READING TEXT:
====================

There are battleground states where five percent more of the people truly understand that the Biden-Harris regime policies are part and parcel of the modern Democratic Party, and it doesn’t matter who wears the label, all modern Democrats stand for such disaster – because the right ads were run in those media markets and the message got through.
But outside those markets, where the campaign couldn’t afford such a media barrage, the public received no such education.
North Carolina and Georgia have been told; Illinois and Massachusetts have no idea.
So even though the White House has flipped occupants, the nation is still nursing a nest of vipers in its bosom. The states that missed out on 2024 messaging have had no such realignment, no such renewed awareness at all.
And every election, new voters arrive on the scene and old voters depart; it’s a moving target.
In light of this reality, it should be clear what the job of the GOP must be in the term – and terms – to come.
Some of us are old enough to remember the days of President Ronald Reagan, a man dubbed The Great Communicator, who wove economic lessons and libertarian philosophy into every speech and press conference.
It took time, but that technique gradually educated voters who had been ill-served by their schools, and produced an understanding in the electorate that the fundamental philosophy of candidates and their parties was more important than even the apparent intelligence or qualifications of the name on the ballot.
The Democrats have run three truly terrible presidential tickets in a row. Hillary Clinton, Joe Biden, and Kamala Harris were all – objectively speaking – abysmal, repellant personalities.
But between skilled organizers, unbelievably massive campaign budgets (funded both legally and illegally), and the Democrats’ built-in structural foundation of media, academia, pop culture and bureaucracy, even these three dreadful candidates came within a few points, three times in a row.
Imagine if they had run skilled politicians with the talent of Bill Clinton or Jack Kennedy. Imagine if they nominate such politicians in the future.
The new Republican leadership of our federal and state governments must spend these next few years explaining what they’re doing, explaining why every step matters, to inoculate the public against the crooked campaigns they will face in the future.

====================

WHAT NEEDS TO BE DONE: In the commentary on Republican messaging, which two states are described as having been told? The items that come next are separate material with no connection to this text.

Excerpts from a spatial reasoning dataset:
====================

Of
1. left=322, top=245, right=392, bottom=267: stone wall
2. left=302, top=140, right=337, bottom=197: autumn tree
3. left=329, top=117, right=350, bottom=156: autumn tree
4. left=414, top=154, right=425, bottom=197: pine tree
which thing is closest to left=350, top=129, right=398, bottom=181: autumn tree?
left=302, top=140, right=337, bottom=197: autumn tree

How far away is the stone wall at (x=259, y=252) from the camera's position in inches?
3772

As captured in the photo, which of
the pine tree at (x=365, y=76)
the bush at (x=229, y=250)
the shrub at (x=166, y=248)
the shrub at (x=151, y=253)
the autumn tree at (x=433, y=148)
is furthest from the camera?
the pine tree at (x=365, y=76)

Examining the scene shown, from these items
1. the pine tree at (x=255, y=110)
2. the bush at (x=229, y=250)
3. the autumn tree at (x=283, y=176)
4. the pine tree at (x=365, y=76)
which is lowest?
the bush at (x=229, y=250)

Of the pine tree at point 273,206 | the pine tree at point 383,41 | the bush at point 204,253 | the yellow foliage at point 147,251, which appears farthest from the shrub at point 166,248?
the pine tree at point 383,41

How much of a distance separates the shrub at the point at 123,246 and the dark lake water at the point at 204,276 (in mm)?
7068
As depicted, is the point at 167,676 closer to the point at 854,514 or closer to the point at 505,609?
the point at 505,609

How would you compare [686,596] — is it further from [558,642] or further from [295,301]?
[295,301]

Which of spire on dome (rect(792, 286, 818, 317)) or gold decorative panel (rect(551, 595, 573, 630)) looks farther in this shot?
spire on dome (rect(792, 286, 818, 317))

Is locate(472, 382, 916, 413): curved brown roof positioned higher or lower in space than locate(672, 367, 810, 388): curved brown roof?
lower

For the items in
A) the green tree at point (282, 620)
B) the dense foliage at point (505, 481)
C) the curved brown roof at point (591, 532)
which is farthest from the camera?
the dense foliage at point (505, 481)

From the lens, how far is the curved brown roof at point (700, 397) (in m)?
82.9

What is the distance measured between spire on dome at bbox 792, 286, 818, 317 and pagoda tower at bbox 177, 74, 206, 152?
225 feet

====================

RESPONSE FOR THIS EXERCISE: North Carolina and Georgia.